__Extrait du texte__
----------
II.            Contexte
[67]                        Les inscrits sous le régime de la Loi sur la taxe d’accise, L.R.C. 1985, c. E‑15 (« LTA »), sont chargés de la perception de la taxe sur les produits et services et de la production, pour chaque période de déclaration, d’un rapport indiquant la taxe nette à verser (voir Québec (Revenu) c. Caisse populaire Desjardins de Montmagny, 2009 CSC 49, [2009] 3 R.C.S. 286, par. 10). Dans certains cas, le montant des crédits de taxe sur les intrants peut être supérieur à la taxe devenue percevable sur les fournitures taxables, de sorte que l’inscrit peut avoir droit à un remboursement de taxe nette (LTA, par. 225(1) et 229(1)).
[68]                        Le 28 octobre 2019, la Ministre a effectué une vérification d’Iris et a établi sa cotisation au titre de la LTA pour ses périodes de déclaration de 2017 et de 2018. La Ministre a d’abord retenu les remboursements de taxe d’Iris en attendant la fin de la vérification, mais a par la suite accepté de les verser en raison de l’incidence de la retenue sur la situation financière d’Iris. La vérification n’a donné lieu à aucun rajustement des remboursements de taxe nette d’Iris.
[69]                        Le surlendemain, le 30 octobre 2019, la Ministre a avisé Iris qu’elle ferait l’objet d’une deuxième vérification, visant certaines périodes de déclaration de 2019; la portée de la vérification a ensuite été étendue pour englober toutes les périodes de déclaration comprises entre le 1er janvier 2019 et le 29 février 2020. La Ministre a de nouveau retenu les remboursements de taxe. Iris a demandé à deux reprises que les fonds connexes soient débloqués pour lui permettre de maintenir et de préserver ses activités commerciales, mais la Ministre a rejeté les deux demandes. À la suite des refus de la Ministre, Iris a sollicité un bref de mandamus afin de contraindre celle‑ci à débloquer les fonds et a déposé une requête visant l’obtention de mesures provisoires.
[70]                        Le 9 avril 2020, avant l’instruction de la requête visant l’obtention de mesures provisoires, la Ministre a établi une nouvelle cotisation pour les périodes de déclaration d’Iris allant de janvier à août 2019 et a établi une cotisation pour les périodes de déclaration de septembre à décembre 2019. Dans ces cotisations, la Ministre refusait d’accorder à Iris les crédits de taxe sur les intrants d’un montant de 98 000 000 $ qu’elle réclamait et lui infligeait des pénalités avec intérêts pour négligence grave de plus de 24 000 000 $.
----------
__Lignes fournies__
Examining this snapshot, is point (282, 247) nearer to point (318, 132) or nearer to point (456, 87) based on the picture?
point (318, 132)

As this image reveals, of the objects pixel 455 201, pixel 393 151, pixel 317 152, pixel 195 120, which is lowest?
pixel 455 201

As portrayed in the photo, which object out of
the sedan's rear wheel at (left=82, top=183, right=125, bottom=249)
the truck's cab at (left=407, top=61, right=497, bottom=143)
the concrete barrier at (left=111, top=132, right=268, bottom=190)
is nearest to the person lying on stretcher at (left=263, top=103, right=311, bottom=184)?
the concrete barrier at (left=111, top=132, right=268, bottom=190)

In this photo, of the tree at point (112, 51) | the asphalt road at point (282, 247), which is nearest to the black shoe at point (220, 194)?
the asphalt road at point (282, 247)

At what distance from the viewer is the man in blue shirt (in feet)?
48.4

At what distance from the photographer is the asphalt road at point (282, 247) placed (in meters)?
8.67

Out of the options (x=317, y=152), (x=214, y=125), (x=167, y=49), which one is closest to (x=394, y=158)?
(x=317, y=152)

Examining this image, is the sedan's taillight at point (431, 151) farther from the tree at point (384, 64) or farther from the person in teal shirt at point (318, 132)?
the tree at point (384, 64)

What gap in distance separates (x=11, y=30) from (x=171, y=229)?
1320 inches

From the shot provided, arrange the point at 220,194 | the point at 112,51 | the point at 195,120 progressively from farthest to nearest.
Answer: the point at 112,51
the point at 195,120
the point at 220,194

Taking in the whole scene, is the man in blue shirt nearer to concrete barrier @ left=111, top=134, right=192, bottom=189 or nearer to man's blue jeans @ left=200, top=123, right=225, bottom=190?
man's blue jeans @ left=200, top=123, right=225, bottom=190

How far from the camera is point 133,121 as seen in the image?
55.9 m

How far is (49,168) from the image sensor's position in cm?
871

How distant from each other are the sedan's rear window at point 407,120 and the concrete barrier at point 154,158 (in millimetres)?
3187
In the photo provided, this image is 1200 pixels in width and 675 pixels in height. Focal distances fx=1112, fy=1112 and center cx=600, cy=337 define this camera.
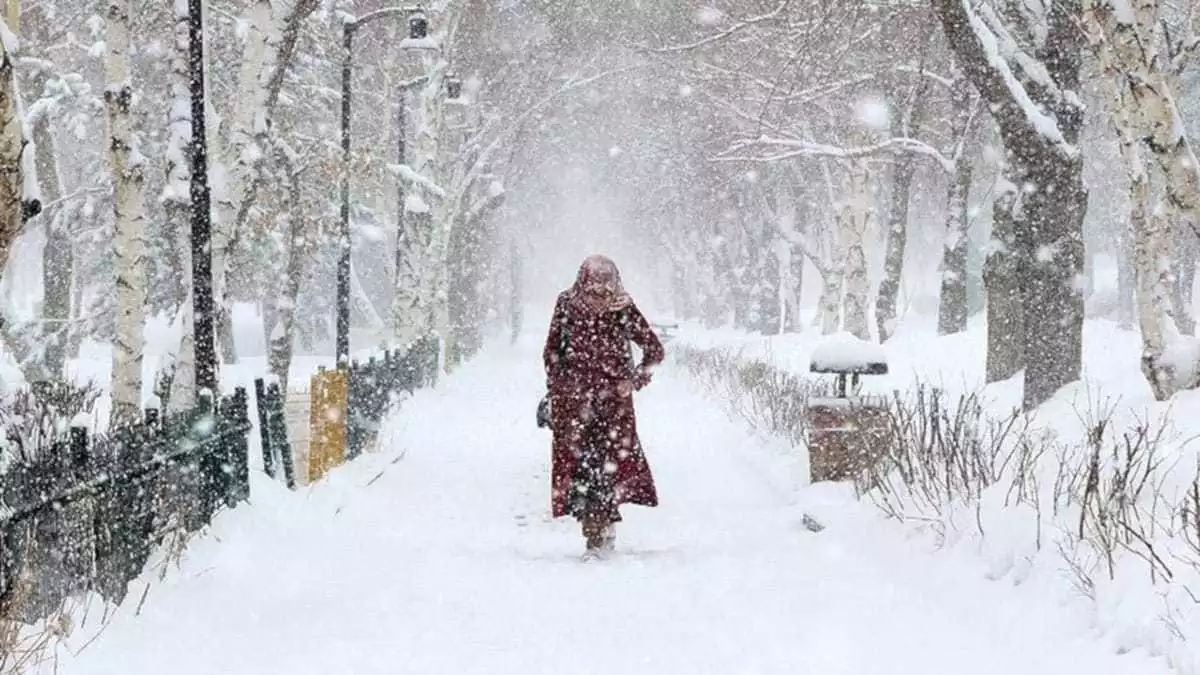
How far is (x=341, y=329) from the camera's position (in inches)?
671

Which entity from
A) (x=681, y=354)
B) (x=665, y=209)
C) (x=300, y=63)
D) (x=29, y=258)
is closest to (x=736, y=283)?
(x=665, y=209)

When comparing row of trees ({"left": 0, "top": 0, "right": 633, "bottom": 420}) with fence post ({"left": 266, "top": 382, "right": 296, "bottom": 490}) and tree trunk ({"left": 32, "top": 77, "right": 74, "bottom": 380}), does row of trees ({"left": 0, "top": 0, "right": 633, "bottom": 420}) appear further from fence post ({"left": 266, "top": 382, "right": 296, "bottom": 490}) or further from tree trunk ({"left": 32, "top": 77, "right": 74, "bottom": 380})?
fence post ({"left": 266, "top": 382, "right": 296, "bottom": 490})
----------
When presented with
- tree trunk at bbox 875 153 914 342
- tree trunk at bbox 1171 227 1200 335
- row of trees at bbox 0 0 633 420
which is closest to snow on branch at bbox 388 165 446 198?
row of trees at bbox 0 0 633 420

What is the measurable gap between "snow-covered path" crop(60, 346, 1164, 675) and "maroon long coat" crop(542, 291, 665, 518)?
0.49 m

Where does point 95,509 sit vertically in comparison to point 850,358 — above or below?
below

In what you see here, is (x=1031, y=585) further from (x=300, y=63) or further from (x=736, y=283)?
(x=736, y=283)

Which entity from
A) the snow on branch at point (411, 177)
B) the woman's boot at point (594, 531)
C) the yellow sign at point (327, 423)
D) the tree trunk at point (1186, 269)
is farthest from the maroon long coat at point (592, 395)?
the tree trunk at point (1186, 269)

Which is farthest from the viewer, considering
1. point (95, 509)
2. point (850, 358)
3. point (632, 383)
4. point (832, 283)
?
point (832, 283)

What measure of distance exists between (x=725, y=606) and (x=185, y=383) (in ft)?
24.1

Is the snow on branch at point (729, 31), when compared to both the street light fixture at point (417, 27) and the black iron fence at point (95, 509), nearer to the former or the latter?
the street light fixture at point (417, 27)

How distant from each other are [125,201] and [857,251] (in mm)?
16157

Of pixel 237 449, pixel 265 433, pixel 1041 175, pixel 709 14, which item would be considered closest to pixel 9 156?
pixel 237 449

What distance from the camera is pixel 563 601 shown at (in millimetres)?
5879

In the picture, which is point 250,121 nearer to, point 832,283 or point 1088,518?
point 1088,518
----------
__Consigne donnée 1__
Pouvez-vous résumer en deux phrases l'extrait sur le litige fiscal d'Iris ?
__Consigne donnée 2__
Pouvez-vous reprendre l'extrait sur le litige fiscal d'Iris et le poursuivre après sa dernière phrase ?
Les lignes fournies ne sont pas nécessaires ici.

__Réponse rédigée 1__
Sous le régime de la LTA, les inscrits perçoivent la taxe sur les produits et services et produisent un rapport pour chaque période de déclaration, et ils peuvent avoir droit à un remboursement de taxe nette lorsque leurs crédits de taxe sur les intrants dépassent la taxe percevable. Après une première vérification sans rajustement, la Ministre a soumis Iris à une deuxième vérification et a retenu ses remboursements malgré ses demandes de déblocage, ce qui a conduit Iris à solliciter un bref de mandamus, puis, le 9 avril 2020, elle lui a refusé 98 000 000 $ de crédits de taxe sur les intrants et lui a infligé plus de 24 000 000 $ de pénalités avec intérêts pour négligence grave.

__Réponse rédigée 2__
[71]                        Le 17 avril 2020, la Cour fédérale a rejeté la requête en mesures provisoires au motif qu’elle était prématurée parce que le délai raisonnable de rétention des remboursements n’avait pas encore expiré (2020 CF 532). La Cour d’appel fédérale a confirmé cette décision le 8 juillet 2020 (2020 CAF 117).
[72]                        En réponse, le 16 juillet 2020, Iris a saisi la Cour fédérale d’une demande de contrôle judiciaire et lui a demandé de prononcer les trois jugements déclaratoires suivants :
                    [traduction]
a.      la Ministre a manqué à son devoir d’équité procédurale lors de sa vérification d[’Iris], a fait défaut de donner un avis des rajustements proposés ou de donner l’occasion de présenter des observations en réponse à ces rajustements, ce qui allait à l’encontre de la politique publiée par la Ministre à cet égard et de la garantie particulière du sous‑commissaire de la Ministre;
b.      les cotisations [de la Ministre] ont été établies sans fondement probatoire et de manière contraire aux conclusions de fait tirées par la Ministre à la date de ces cotisations;
c.      les cotisations ont été établies dans l’objectif illégitime de chercher à priver la Cour fédérale de sa compétence dans la demande de redressement présentée par [Iris] dans le dossier T‑425‑20.
                    (Avis de demande, reproduit au d.a., p. 40.)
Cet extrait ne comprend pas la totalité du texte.